Standing at the business end of a huge HP UV printer waiting for a set of color proofs for a project, the status display of the unit is flashing "Loading Media." A moment later, it announces "Media Jammed." The owner explains the printer has such high tolerance that it notices and alerts on the slightest variations in thickness. No small issue since this baby prints from text paper to 1/4-inch ultra-board.
That's when it hits me again -- it really is about the content, not the media.
You can feed anything into this printer. As the print shop guy said, the proofs of my layout and artwork would be good enough now to be a placemat -- sealed, water resistant thanks to the process.
It's not the media that matters, it's the content we put on it. Whether it's paper or screens, the content is the key.
Why can't we get past using that term -- media -- to refer to the content producers? We dumped "press" like the antiquity we perceived it to have become. The "media" aren't the people that produce what we want to know, to read, to see, to hear. The media is the delivery system.
Right now, it's the delivery system is jammed. Might just be that it's too thick -- imagine that.
Monday, March 02, 2009
Working my way through Sal Paolantonio's book, How Football Explains America, and there's good and bad. The concept is solid, and some of the research is interesting. The repetitive nature of some of the copy makes me think it would have been best served as a series of magazine articles -- the same text cycles in a way that tends to pad chapters.
I like his points about the expression of manifest destiny and the zeitgeist of America built into the game.
But, if you're going to be one of ESPN's lead analysts for football, you really need to know that the University of Alabama is not in Montgomery. When speaking of Bart Starr, who was born and raised in Montgomery, didn't play his games there.
"But this was before Paul 'Bear' Bryant was brought home to coach Alabama, and Starr's final two years in Montgomery did not go well."
Sal, you do know the SEC closest to Montgomery is Auburn?
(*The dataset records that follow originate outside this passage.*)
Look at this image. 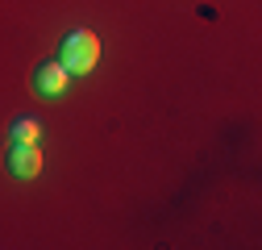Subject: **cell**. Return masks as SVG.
<instances>
[{
    "label": "cell",
    "instance_id": "obj_2",
    "mask_svg": "<svg viewBox=\"0 0 262 250\" xmlns=\"http://www.w3.org/2000/svg\"><path fill=\"white\" fill-rule=\"evenodd\" d=\"M67 84H71V71L62 67L58 58L34 67V75H29V88H34L38 96H62V92H67Z\"/></svg>",
    "mask_w": 262,
    "mask_h": 250
},
{
    "label": "cell",
    "instance_id": "obj_4",
    "mask_svg": "<svg viewBox=\"0 0 262 250\" xmlns=\"http://www.w3.org/2000/svg\"><path fill=\"white\" fill-rule=\"evenodd\" d=\"M9 142H42V121L34 117H21L9 125Z\"/></svg>",
    "mask_w": 262,
    "mask_h": 250
},
{
    "label": "cell",
    "instance_id": "obj_1",
    "mask_svg": "<svg viewBox=\"0 0 262 250\" xmlns=\"http://www.w3.org/2000/svg\"><path fill=\"white\" fill-rule=\"evenodd\" d=\"M58 62H62L71 75H88L96 62H100V38H96L92 29H71V34L62 38Z\"/></svg>",
    "mask_w": 262,
    "mask_h": 250
},
{
    "label": "cell",
    "instance_id": "obj_3",
    "mask_svg": "<svg viewBox=\"0 0 262 250\" xmlns=\"http://www.w3.org/2000/svg\"><path fill=\"white\" fill-rule=\"evenodd\" d=\"M5 163H9V171L17 179H38V171H42V146L38 142H13Z\"/></svg>",
    "mask_w": 262,
    "mask_h": 250
}]
</instances>
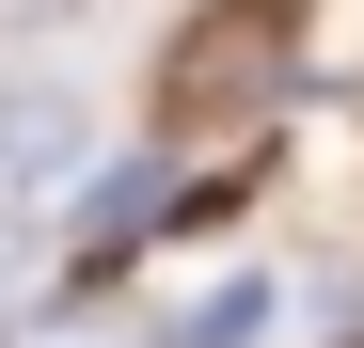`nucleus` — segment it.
Listing matches in <instances>:
<instances>
[{"label":"nucleus","mask_w":364,"mask_h":348,"mask_svg":"<svg viewBox=\"0 0 364 348\" xmlns=\"http://www.w3.org/2000/svg\"><path fill=\"white\" fill-rule=\"evenodd\" d=\"M80 174H95V95L64 64H0V222L64 206Z\"/></svg>","instance_id":"obj_2"},{"label":"nucleus","mask_w":364,"mask_h":348,"mask_svg":"<svg viewBox=\"0 0 364 348\" xmlns=\"http://www.w3.org/2000/svg\"><path fill=\"white\" fill-rule=\"evenodd\" d=\"M269 95H285V0H206V16L174 32V64H159V127L222 143V127H254Z\"/></svg>","instance_id":"obj_1"},{"label":"nucleus","mask_w":364,"mask_h":348,"mask_svg":"<svg viewBox=\"0 0 364 348\" xmlns=\"http://www.w3.org/2000/svg\"><path fill=\"white\" fill-rule=\"evenodd\" d=\"M48 16H80V0H0V32H48Z\"/></svg>","instance_id":"obj_4"},{"label":"nucleus","mask_w":364,"mask_h":348,"mask_svg":"<svg viewBox=\"0 0 364 348\" xmlns=\"http://www.w3.org/2000/svg\"><path fill=\"white\" fill-rule=\"evenodd\" d=\"M0 301H32V222H0Z\"/></svg>","instance_id":"obj_3"}]
</instances>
I'd like to think this was a bad proof reader at the publisher, as there were correct references to Starr's birth place, then a following reference on the next page that was vague enough to not say they had confused Tuscaloosa and Montgomery.
It's the most obvious factual error in the book, but Paolantonio plays a little loose with his historical interpretations during the turn of the 20th century cross overs. Trying to tie the start of football to Davy Crockett, linking American's desire to associate and group together to the invention of the huddle and equating the Patriot's signal stealing scam with America's victory at Midway -- these are a bit of stretch. No, seriously:
"Yes, let's call it what it is: you've got to try to steal their signals. Don't be squemish about it. It's the American way. How do you think America won World War II?"
Sal, that's not the American way. That's the military way. The Germans were stealing British intelligence, the British were reading American mail, the Japanese were infiltrating the Hawai'ian island. But not halfway down the same page:
"But equating football to actual combat is an affront to anybody who has ever served in uniform."
Then why in the world did you, Sal.
Sunday, March 01, 2009
Hooray snow! Snow leaving Fayetteville, and even better, snow in Auburn. Big, sloppy snowflakes, and by game time today about two inches on the ground.
Two great mysteries. First, how in the world did Cheeburger, Cheeburger! -- the Auburn originated southern premium hamburger chain -- fail in Fayetteville? It's always a pleasure to visit the mothership here near Toomer's Corner. The second mystery -- how does Books A Million fail in Auburn. A major university town without a major big box books store? They've even got a Barnes in Starkville (granted, it doubles I think as the campus book store).
The big upside of the snow here was being the "northerner", non plused by the flakes. Meanwhile, dozens -- maybe close to a 100 -- students and locals flocking to the front of Sanford Hall to pose with the snow and the snowmen.
Let's hope there is a de-icer at the local airport.